Il apparaît toutefois de plus en plus que cette position pourrait être en contradiction avec les obligations du droit international. Le ministère des Affaires étrangères a twitté le 8 avril en réaction à la plainte du Nicaragua : «  Nous nous engageons pour le droit international et soutenons la CIJ. C’est aussi pour cette raison que nous rejetons les accusations selon lesquelles l’Allemagne pourrait enfreindre la Convention sur le génocide ou le droit international humanitaire. » Encore plus louvoyante a été la position allemande après la publication de l’expertise dans laquelle la CIJ identifie entre autres une colonisation contraire au droit international par Israël dans les territoires palestiniens et appelle tous les États à participer à la fin de cette situation contraire au droit.

L’expertise a été présentée en 2022 devant l’Assemblée générale des Nations Unies, l’Allemagne s’est alors exprimée contre. Bien que le ministère des Affaires étrangères en août 2023 ait engagé un expert pour un avis dans le cadre de la procédure, le bureau du chancelier allemand l’a bloquée. L’Allemagne ne faisait dont pas partie des 54 États qui ont soumis à la Cour leur position sur la question. Les réactions à la publication de l’avis du 19 juillet 2024 soulignent cette divergence.
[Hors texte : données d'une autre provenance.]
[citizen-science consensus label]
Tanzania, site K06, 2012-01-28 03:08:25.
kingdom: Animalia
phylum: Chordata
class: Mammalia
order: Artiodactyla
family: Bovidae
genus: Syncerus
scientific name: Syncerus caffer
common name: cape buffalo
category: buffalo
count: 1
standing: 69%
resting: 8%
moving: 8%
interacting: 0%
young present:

Le ministère des Affaires étrangères a expliqué dans une conférence de presse du gouvernement le 22 juillet 2024 : «  Il n’y a pas de droit international à la carte — le droit international s’applique. Maintenant il y a un avis non contraignant de la plus haute Cour de justice des Nations Unies qui dit cela exactement. Il y a donc peu de marge d’interprétation. »

Pourtant, malgré cela, le ministère allemand des Affaires étrangères fait valoir que la position allemande en faveur d’une solution à deux États a été confirmée par la CIJ et qu’il n’y a donc pas lieu de corriger le cap en matière de politique étrangère. Le chancelier Olaf Scholz s’est exprimé plus radicalement en relation avec les conséquences politiques possibles de l’expertise, en s’opposant à un arrêt des livraisons d’armes à Israël, et a décrit les demandes d’un boycott des produits israéliens comme « dégoutantes ». Le fossé entre la ligne de la politique extérieure et l’évolution du droit international devient ainsi de plus en plus grand.

Silvia Steininger est chercheuse post-doctorale à la Hertie School – Centre pour les droits fondamentaux, et référente scientifique à l’Institut Max Planck pour le droit public étranger et le droit international.